Political commentators analysing what would be a remarkable and significant move in Ethiopian politics say it could potentially further weight the opposition to Ethiopian Prime Minister Meles Zenawi's government.
The rebel group was established in the late 1960s and was recently together with Al-Shabaab and Al-Qaeda designated as a terrorist organisation by the Ethiopian government.
"The new OLF political programme will accept the new federal democratic republic of Ethiopia that will work for the betterment (sic) of all of its citizens, neighbouring countries and international communities," a statement released by the OLF National Council partly read.
"The OLF National Council also focused on the timely demand of working with other democratic forces in forming the new Ethiopia that will guarantee and protect the fundamental rights of all peoples in Ethiopia," it added.
The former rebel group expressed its readiness to work closely with other political organisations to topple Mr Meles.
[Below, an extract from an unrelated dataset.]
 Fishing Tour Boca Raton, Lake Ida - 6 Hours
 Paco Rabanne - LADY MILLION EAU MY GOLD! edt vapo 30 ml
It was not immediately clear if the new position enjoys wide endorsement.
During its extraordinary conference held on Monday in Minnesota in the US, which is the home of thousands of ethnic Oromo, the group launched its revised political position which envisages unity.
Change core ideology
OLF leader General Kemal Gelchu said through an online video message that OLF has decided to change its core ideology and would instead fight for justice and democracy in Ethiopia.